Folk Italianate Farmhouse Addition

  • City: Massachusetts, Needham
  • Notes:

    A new living room addition transforms the rear of this house with the opportunity to enjoy the outdoors and the family activities that are centered there.

    The existing home, built in 1884, is an front-gabled folk version of an Italianate house distinguished by the arrangement of tall, narrow, two-pane windows of decreasing rank by story, paired windows and doors, window crown details, slender frieze returns, and low sloped or hipped flanking roof.

    Chace Architecture was tasked by the owner’s to expand their living space in the oldest portion of the home by creating a new informal living room that connects the existing kitchen visually and physically to the rear yard which faces conservation land.
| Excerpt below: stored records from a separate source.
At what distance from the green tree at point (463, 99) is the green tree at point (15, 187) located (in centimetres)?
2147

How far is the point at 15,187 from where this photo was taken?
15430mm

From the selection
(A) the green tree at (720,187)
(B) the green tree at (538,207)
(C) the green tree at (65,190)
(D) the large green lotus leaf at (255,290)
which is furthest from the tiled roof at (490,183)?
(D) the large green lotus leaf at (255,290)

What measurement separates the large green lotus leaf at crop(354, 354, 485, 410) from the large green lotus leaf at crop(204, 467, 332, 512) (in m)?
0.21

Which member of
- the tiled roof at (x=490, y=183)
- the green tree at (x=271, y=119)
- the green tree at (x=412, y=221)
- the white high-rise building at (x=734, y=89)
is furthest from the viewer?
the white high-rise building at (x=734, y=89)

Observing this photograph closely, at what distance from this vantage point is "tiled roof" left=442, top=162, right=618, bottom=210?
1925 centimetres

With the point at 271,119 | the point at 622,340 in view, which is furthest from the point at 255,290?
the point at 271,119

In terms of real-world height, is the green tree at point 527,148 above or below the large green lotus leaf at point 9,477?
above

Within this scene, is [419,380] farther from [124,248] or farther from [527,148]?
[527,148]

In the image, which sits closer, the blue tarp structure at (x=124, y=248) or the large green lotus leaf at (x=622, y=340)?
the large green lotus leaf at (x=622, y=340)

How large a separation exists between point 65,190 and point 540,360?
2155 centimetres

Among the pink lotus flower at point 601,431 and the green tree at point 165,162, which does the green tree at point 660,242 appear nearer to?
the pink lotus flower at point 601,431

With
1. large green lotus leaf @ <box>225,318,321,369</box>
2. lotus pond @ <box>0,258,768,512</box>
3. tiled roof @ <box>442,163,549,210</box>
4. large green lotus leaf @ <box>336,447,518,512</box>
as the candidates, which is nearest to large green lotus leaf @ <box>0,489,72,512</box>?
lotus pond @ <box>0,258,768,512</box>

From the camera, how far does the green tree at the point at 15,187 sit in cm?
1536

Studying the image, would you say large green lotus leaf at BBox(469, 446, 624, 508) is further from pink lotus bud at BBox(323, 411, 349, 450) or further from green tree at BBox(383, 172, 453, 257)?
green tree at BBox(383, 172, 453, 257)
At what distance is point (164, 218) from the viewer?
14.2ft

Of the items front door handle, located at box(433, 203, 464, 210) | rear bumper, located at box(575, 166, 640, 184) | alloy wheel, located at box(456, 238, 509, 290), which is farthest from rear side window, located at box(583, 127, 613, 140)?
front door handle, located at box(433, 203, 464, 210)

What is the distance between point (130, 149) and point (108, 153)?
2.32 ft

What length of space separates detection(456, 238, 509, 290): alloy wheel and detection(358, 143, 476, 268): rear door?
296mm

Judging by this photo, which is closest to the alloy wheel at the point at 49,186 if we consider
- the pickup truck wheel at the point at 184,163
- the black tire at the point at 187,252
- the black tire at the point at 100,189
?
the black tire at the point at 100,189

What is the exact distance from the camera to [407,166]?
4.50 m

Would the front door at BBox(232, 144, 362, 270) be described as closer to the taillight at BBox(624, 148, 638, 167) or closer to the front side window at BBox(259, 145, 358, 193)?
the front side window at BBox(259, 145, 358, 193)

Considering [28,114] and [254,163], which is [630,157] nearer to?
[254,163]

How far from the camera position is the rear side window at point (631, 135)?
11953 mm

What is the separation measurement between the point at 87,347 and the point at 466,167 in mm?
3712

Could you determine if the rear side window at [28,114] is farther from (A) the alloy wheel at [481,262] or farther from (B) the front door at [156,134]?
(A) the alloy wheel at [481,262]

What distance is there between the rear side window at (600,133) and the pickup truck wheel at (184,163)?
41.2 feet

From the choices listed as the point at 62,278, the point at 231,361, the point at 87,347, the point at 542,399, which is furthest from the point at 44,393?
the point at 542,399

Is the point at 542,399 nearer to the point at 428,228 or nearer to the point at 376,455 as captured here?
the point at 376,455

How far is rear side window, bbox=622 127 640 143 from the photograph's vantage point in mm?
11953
A new deck perched above the rear yard allows for enjoyment of the yard and box seating for the family’s seasonal hockey rink below accessed through the new walk-out basement. The addition also provides a new covered entry opening into a new mudroom with adjacent laundry and new stairway access to the basement.
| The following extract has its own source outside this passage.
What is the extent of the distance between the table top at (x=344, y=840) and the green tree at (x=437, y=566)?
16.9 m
    With a strict budget Chace Architecture worked closely with the Owner’s and builder, S.J. Overstreet, to work review design options and constructability issues such as the strategic advantage or disadvantage in keeping the nearly 200 year old structure. The decision to keep the bulk of the existing structure led us to add on new volumes that were consistent in scale and in keeping with the historical style of the house.

    In developing the massing and layout of the addition one of the guiding principals was to maintain the view of a large Oak tree and swing in the rear yard of the house in order to provide an invitation to visitors to head to the back of the house. The other was providing direct site-lines from the kitchen island into the new living room space, but more importantly, through it to the landscape beyond.